In this condemnation case the Texas Supreme Court held it was harmful error to exclude the property owner’s evidence on project diminishment
CAFFE RIBS, INCORPORATED v. STATE OF TEXAS 14-0193 (Tex. April 1, 2016)
This is a condemnation case where the Texas Supreme Court held the property owners were entitled to admit evidence regarding the State’s interference with mitigating property to improve value.
Caffe Ribs, Inc. (“Caffe”) purchased the condemned property in 1995 from Reeves and Weatherford. The property was contaminated so Reeves and Weatherford agreed to clean up the contamination. In 2000 Reeves and Weatherford had identified the source of contamination and placed the property with the TCEQ for voluntary cleanup. In 2003, the State notified Caffe Ribs that it intended to condemn the property, or at least part of it, in connection with the Texas Department of Transportation’s project to expand Interstate 10. However, the TCEQ kept delaying any determination the property was properly cleaned up. Essentially, the TCEQ required four additional groundwatering wells be installed, but the TxDOT’s condemnation required all wells be plugged and abandoned, and any new wells be installed after construction was complete. The contamination was then used by the State to argue a decreased value of the property in condemnation proceedings. When CAffe moved to admit evidence of the State’s interference with clean-up processes, the State moved to exclude which was granted. After a jury returned a verdict with a valuation of the property, Caffe appealed. The Court of Appeals determined the error was harmless.

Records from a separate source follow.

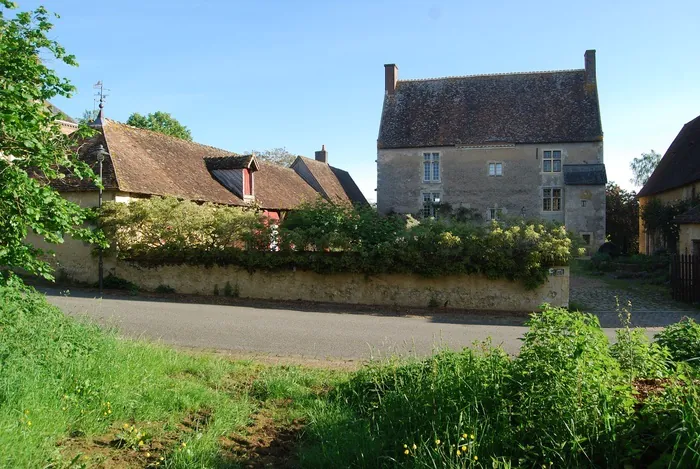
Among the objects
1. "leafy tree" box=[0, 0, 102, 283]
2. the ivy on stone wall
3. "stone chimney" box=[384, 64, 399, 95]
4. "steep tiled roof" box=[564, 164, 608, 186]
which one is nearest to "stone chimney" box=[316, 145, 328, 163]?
"stone chimney" box=[384, 64, 399, 95]

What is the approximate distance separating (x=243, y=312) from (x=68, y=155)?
24.4ft

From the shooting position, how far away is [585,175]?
115 feet

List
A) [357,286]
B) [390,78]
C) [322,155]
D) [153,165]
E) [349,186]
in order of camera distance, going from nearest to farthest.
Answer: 1. [357,286]
2. [153,165]
3. [390,78]
4. [349,186]
5. [322,155]

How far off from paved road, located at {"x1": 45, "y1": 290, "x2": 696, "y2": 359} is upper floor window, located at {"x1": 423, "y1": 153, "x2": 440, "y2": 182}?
2473 cm

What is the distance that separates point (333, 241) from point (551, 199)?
2569 cm

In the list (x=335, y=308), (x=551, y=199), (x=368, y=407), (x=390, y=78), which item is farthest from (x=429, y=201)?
(x=368, y=407)

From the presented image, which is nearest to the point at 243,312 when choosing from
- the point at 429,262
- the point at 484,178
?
the point at 429,262

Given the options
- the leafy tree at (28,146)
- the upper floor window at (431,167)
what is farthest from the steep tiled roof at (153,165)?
the upper floor window at (431,167)

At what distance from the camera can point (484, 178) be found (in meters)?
37.3

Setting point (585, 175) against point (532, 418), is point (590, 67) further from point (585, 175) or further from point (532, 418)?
point (532, 418)

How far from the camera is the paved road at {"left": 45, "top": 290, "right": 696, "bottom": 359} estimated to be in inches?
367

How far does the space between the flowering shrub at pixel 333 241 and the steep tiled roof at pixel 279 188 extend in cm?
905

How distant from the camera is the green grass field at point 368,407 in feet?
12.7

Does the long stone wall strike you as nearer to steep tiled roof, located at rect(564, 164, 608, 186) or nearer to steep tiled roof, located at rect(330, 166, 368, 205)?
steep tiled roof, located at rect(564, 164, 608, 186)
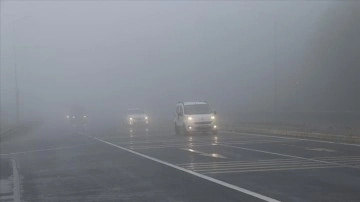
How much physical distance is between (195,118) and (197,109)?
125cm

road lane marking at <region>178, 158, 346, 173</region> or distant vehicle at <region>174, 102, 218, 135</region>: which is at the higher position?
distant vehicle at <region>174, 102, 218, 135</region>

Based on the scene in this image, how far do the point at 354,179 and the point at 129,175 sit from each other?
6.09m

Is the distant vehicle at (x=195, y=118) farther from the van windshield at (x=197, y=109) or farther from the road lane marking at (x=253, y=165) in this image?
the road lane marking at (x=253, y=165)

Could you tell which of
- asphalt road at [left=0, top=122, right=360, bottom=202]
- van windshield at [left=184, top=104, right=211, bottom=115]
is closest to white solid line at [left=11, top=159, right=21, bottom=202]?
asphalt road at [left=0, top=122, right=360, bottom=202]

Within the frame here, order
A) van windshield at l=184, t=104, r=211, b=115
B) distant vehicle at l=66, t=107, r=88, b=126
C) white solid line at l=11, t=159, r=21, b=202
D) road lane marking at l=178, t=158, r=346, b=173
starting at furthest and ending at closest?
distant vehicle at l=66, t=107, r=88, b=126
van windshield at l=184, t=104, r=211, b=115
road lane marking at l=178, t=158, r=346, b=173
white solid line at l=11, t=159, r=21, b=202

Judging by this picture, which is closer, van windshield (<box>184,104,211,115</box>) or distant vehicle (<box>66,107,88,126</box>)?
van windshield (<box>184,104,211,115</box>)

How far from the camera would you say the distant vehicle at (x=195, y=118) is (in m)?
42.5

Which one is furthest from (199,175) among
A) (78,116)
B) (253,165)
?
(78,116)

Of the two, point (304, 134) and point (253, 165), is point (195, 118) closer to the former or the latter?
point (304, 134)

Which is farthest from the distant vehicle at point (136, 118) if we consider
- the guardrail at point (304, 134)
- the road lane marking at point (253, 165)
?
the road lane marking at point (253, 165)

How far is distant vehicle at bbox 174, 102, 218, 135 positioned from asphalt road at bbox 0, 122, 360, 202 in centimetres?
1362

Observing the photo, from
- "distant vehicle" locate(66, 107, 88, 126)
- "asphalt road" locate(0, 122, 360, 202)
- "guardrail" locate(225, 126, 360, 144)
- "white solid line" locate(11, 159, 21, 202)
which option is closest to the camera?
"asphalt road" locate(0, 122, 360, 202)

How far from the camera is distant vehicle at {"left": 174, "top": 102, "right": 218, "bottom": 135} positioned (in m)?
42.5

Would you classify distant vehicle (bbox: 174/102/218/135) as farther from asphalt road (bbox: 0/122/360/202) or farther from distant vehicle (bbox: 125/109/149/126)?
distant vehicle (bbox: 125/109/149/126)
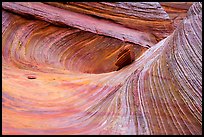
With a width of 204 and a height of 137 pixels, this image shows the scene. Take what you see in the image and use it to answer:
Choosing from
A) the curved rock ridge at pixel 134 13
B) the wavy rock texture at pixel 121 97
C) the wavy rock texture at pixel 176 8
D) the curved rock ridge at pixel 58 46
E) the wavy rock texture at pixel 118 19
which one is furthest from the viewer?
the wavy rock texture at pixel 176 8

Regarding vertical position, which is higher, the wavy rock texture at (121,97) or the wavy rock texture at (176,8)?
the wavy rock texture at (176,8)

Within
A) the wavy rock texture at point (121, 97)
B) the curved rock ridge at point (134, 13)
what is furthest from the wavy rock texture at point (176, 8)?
the wavy rock texture at point (121, 97)

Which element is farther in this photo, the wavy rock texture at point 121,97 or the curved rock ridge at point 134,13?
the curved rock ridge at point 134,13

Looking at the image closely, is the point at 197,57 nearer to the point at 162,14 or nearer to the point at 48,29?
the point at 48,29

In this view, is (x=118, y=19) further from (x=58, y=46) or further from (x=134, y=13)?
(x=58, y=46)

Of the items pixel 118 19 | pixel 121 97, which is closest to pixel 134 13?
pixel 118 19

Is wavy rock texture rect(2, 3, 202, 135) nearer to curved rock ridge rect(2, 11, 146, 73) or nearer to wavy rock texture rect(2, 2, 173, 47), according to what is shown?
curved rock ridge rect(2, 11, 146, 73)

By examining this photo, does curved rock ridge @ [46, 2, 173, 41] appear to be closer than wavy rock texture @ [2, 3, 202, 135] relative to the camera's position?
No

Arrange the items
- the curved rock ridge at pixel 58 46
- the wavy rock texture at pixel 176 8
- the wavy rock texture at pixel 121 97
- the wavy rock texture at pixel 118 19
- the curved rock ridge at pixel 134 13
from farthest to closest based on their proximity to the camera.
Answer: the wavy rock texture at pixel 176 8, the curved rock ridge at pixel 134 13, the wavy rock texture at pixel 118 19, the curved rock ridge at pixel 58 46, the wavy rock texture at pixel 121 97

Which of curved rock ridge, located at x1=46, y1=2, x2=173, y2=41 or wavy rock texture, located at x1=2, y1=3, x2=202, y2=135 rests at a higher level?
curved rock ridge, located at x1=46, y1=2, x2=173, y2=41

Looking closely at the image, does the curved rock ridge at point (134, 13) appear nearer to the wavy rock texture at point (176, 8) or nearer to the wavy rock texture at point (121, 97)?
the wavy rock texture at point (176, 8)

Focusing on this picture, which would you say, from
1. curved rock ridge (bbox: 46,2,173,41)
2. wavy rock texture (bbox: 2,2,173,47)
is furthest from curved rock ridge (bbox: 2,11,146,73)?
curved rock ridge (bbox: 46,2,173,41)
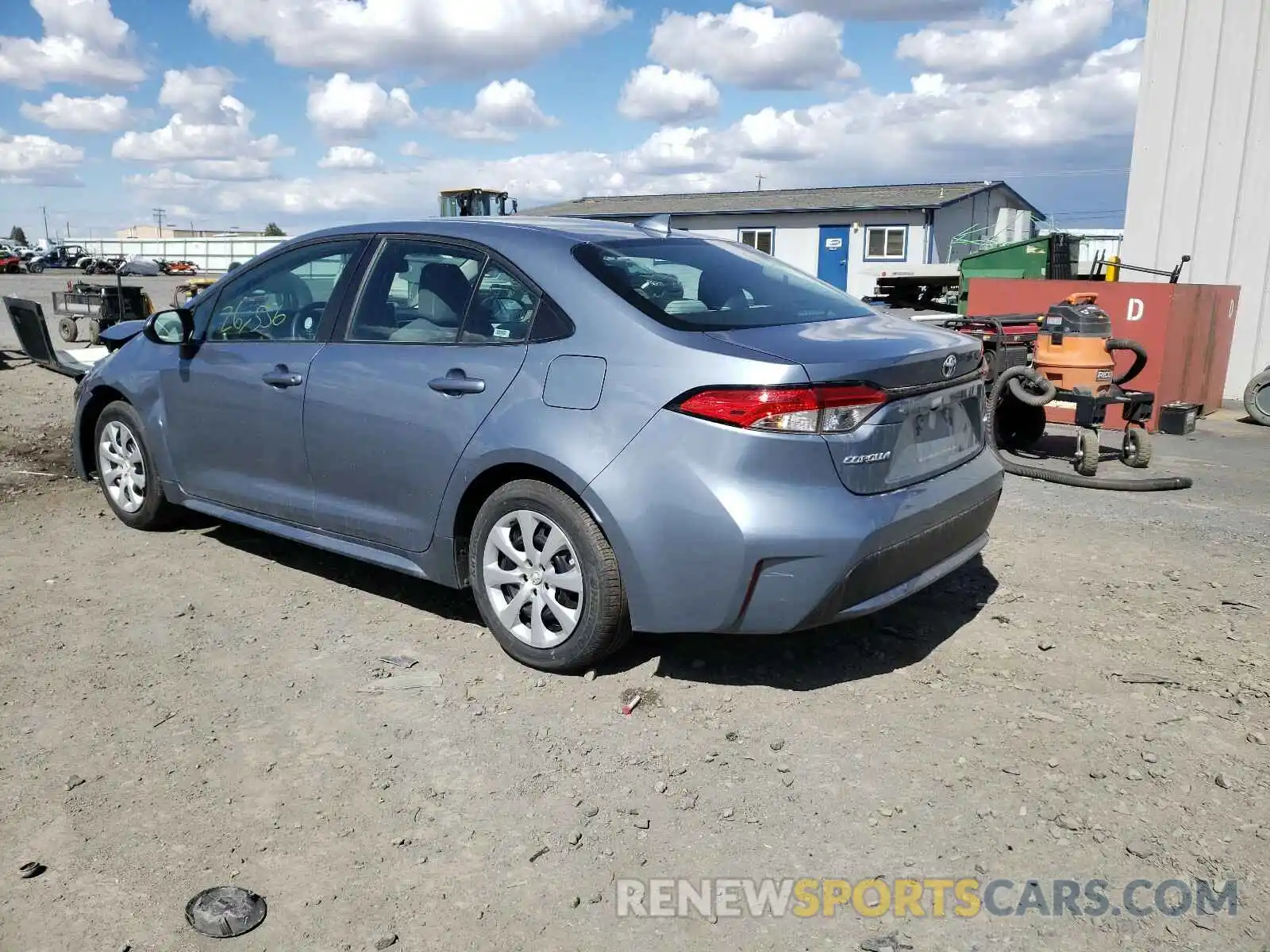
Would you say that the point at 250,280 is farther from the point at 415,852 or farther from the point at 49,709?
the point at 415,852

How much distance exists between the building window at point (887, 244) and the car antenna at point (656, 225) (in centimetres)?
3412

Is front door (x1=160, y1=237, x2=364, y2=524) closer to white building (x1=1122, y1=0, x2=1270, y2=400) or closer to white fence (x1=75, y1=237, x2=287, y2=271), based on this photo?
white building (x1=1122, y1=0, x2=1270, y2=400)

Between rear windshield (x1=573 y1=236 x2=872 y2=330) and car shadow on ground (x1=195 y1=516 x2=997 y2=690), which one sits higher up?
rear windshield (x1=573 y1=236 x2=872 y2=330)

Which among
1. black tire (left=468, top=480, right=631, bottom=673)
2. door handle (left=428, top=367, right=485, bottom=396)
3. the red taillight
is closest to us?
the red taillight

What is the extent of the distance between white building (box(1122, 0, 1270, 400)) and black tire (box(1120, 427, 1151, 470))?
17.9 ft

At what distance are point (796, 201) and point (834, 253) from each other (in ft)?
10.8

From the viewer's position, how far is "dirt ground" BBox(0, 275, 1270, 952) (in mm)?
2602

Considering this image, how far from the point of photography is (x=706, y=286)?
4.02m

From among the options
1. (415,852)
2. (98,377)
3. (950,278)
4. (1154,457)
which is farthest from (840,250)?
(415,852)

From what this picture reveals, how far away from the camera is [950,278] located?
2223 centimetres

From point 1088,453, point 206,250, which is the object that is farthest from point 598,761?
point 206,250

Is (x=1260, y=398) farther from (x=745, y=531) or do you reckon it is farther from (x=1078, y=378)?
(x=745, y=531)

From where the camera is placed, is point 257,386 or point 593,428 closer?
point 593,428

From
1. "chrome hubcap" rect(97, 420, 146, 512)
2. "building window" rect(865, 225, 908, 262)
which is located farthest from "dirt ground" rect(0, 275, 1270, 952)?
"building window" rect(865, 225, 908, 262)
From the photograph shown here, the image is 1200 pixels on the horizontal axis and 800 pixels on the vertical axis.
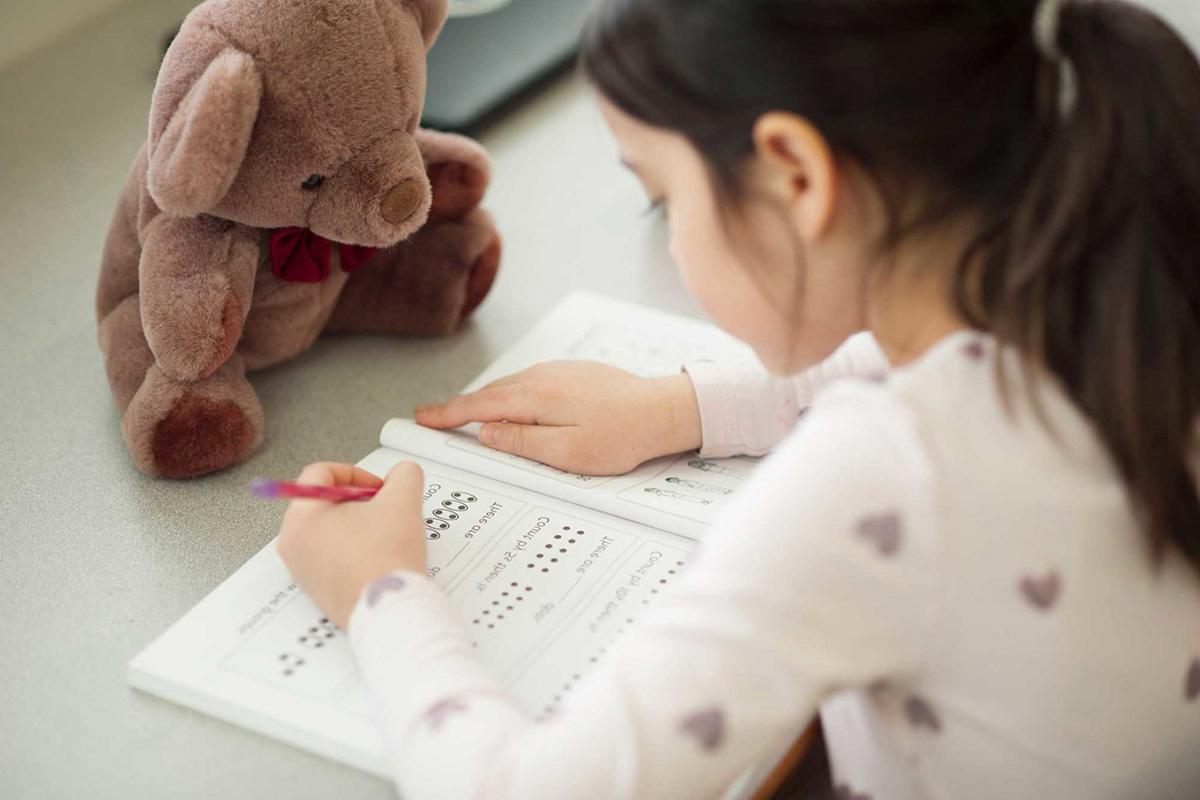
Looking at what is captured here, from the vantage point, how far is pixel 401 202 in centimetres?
77

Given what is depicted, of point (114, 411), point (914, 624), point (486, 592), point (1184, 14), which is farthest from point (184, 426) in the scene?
point (1184, 14)

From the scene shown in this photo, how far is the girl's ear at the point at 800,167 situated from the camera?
0.51 meters

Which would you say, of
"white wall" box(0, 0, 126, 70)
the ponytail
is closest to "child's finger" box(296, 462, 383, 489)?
the ponytail

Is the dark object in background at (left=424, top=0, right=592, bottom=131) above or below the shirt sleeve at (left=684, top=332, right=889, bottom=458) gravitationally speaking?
above

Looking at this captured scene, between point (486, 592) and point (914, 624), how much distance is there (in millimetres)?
235

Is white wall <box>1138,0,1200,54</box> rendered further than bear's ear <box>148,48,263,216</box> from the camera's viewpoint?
Yes

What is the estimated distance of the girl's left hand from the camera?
2.09 feet

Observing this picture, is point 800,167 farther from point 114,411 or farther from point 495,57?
point 495,57

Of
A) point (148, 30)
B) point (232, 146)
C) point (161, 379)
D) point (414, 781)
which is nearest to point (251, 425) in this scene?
point (161, 379)

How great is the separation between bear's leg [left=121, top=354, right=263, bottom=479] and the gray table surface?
1 cm

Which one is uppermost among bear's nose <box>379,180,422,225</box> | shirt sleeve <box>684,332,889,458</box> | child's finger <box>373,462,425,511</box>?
bear's nose <box>379,180,422,225</box>

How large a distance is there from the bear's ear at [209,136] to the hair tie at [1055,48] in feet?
1.28

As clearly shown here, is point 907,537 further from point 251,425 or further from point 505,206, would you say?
point 505,206

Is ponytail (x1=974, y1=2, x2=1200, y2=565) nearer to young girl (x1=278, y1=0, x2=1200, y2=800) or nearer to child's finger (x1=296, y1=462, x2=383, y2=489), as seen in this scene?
young girl (x1=278, y1=0, x2=1200, y2=800)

In condemnation proceedings the constitution requires payment of the “market value” of the condemned property—that is, “the price which the property would bring when it is offered for sale by one who desires, but is not obligated to sell, and is bought by one who is under no necessity of buying.” An impending condemnation project, however, can distort the value of property. The inflationary effects of such a project are referred to as “project enhancement,” while the deflationary effects are referred to as “condemnation blight,” or “project diminishment.” Since neither project enhancement nor project diminishment reflects true “market value” they are subject to exclusion. However, exclusion is not mandatory and “[w]e believe the use of a proper instruction, as opposed to an evidentiary exclusion, is particularly appropriate…”when dealing with project diminishment. “In this case, the trial court enforced the project-influence rule with a sweeping evidentiary exclusion.” As the United States Supreme Court has observed, “it would be manifestly unjust to permit a public authority to depreciate property values by a threat of the construction of a government project and then to take advantage of this depression in the price which it must pay for the property when eventually condemned.” United States v. Va. Elec. Power Co., 365 U.S. 624, 636 (1961). Because the Texas Supreme Court believed that is exactly what the State did, it concluded the exclusion was harmful error. The case was remanded for a new trial.